• **Text excerpt**:
- Type: Rifle
- Place of origin: England

Production history
- Designer: George Gibbs of Bristol
- Designed: 1913
- Produced: 1913–present

Specifications
- Parent case: 6.5×57mm Mauser
- Case type: Rimless, bottleneck
- Bullet diameter: .264 in (6.7 mm)
- Neck diameter: .292 in (7.4 mm)
- Shoulder diameter: .430 in (10.9 mm)
- Base diameter: .471 in (12.0 mm)
- Rim diameter: .474 in (12.0 mm)
- Case length: 2.17 in (55 mm)
- Overall length: 3.09 in (78 mm)

Ballistic performance
| Bullet mass/type | Velocity | Energy |
| 145 gr (9 g) SP | 2,600 ft/s (790 m/s) | 2,178 ft⋅lbf (2,953 J) |  |

= .256 Gibbs Magnum =

Type of obsolete rifle cartridge

The .256 Gibbs Magnum is an obsolete rimless bottleneck centerfire rifle cartridge developed by George Gibbs of Bristol and introduced in 1913.

• **Task goal**: Reproduce the .256 Gibbs Magnum entry from "- Overall length: 3.09" to "introduced in 1913." word for word.

• **Available data**:
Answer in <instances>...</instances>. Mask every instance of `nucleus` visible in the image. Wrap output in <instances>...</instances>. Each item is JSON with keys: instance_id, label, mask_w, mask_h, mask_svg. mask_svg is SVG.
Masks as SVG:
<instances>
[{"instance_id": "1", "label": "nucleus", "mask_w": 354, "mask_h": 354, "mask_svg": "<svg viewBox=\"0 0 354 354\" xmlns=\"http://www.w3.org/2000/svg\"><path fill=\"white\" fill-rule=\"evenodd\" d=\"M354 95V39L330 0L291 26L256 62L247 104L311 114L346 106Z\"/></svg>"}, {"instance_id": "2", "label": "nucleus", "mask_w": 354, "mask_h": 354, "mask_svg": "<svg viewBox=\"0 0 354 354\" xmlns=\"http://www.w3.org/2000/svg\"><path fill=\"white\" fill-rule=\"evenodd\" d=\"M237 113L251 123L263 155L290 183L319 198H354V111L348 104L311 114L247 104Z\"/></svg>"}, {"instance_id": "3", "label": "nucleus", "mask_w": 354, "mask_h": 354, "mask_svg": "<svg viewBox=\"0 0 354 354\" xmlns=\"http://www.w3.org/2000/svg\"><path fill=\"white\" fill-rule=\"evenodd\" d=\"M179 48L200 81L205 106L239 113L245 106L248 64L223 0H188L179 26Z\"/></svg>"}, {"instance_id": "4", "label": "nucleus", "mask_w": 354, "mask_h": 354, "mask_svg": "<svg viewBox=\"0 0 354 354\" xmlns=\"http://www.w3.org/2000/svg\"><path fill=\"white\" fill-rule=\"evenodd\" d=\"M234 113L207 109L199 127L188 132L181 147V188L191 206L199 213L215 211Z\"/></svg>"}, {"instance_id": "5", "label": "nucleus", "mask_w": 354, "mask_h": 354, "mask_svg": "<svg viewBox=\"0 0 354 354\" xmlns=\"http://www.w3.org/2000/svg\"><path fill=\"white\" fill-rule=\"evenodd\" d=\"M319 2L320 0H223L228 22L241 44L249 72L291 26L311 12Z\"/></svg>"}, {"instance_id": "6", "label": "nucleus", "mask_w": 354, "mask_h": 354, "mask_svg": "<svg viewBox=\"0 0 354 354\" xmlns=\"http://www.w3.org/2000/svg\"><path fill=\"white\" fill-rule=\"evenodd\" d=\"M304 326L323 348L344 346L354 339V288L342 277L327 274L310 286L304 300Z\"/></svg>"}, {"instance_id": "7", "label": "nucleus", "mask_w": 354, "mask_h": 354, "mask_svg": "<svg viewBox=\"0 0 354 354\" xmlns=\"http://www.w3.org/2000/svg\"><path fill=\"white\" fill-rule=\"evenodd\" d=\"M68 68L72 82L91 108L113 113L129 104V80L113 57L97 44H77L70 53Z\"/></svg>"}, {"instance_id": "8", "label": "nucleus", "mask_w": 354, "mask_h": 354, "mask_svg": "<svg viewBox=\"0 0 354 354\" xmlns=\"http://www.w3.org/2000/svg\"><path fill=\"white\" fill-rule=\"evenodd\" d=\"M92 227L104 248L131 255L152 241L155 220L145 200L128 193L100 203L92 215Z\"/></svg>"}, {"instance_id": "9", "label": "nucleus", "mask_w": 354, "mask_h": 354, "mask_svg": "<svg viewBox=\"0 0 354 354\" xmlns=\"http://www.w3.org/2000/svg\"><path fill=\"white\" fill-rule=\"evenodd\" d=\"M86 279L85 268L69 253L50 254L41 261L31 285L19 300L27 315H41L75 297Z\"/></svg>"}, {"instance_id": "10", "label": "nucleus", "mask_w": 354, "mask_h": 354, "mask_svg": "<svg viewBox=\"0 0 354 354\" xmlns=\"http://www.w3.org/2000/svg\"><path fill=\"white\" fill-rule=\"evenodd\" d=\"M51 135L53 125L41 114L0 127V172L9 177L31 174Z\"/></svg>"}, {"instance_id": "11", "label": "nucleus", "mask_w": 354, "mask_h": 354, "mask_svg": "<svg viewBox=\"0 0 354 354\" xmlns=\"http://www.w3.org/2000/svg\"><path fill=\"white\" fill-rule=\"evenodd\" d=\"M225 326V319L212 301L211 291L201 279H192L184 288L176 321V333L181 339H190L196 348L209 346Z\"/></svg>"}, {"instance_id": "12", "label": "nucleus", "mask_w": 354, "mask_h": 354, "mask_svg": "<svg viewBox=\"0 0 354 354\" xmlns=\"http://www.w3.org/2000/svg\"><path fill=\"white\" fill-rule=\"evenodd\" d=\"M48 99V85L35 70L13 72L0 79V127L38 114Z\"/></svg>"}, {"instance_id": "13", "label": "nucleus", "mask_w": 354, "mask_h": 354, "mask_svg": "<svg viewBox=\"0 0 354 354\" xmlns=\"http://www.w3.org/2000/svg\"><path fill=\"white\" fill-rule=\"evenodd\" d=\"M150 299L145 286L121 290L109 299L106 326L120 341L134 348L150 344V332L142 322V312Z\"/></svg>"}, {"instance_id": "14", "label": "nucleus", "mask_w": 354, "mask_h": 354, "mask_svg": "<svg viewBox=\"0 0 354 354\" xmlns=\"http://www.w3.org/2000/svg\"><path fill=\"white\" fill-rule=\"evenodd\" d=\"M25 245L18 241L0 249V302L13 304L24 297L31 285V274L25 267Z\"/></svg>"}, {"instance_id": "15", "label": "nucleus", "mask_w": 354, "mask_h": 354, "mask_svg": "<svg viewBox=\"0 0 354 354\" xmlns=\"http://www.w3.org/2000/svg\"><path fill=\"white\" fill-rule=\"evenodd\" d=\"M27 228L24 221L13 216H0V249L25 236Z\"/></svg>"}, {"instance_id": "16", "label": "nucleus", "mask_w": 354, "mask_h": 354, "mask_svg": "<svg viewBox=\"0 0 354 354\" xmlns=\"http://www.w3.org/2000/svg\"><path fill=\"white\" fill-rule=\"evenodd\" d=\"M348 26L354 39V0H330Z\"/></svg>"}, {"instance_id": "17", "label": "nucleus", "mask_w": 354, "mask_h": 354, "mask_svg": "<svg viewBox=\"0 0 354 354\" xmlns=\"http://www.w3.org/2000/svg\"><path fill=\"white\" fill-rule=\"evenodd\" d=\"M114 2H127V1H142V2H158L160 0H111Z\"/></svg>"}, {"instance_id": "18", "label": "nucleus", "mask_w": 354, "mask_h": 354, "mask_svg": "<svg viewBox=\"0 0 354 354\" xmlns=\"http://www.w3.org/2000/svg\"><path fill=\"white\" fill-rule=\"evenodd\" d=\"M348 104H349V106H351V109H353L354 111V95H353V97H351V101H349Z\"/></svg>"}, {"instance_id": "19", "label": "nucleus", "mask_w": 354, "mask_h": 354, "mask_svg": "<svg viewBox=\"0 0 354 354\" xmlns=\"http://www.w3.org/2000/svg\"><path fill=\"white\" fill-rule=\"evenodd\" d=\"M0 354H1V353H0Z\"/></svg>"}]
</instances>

• **Solution**:
- Overall length: 3.09 in (78 mm)

Ballistic performance
| Bullet mass/type | Velocity | Energy |
| 145 gr (9 g) SP | 2,600 ft/s (790 m/s) | 2,178 ft⋅lbf (2,953 J) |  |

= .256 Gibbs Magnum =

Type of obsolete rifle cartridge

The .256 Gibbs Magnum is an obsolete rimless bottleneck centerfire rifle cartridge developed by George Gibbs of Bristol and introduced in 1913.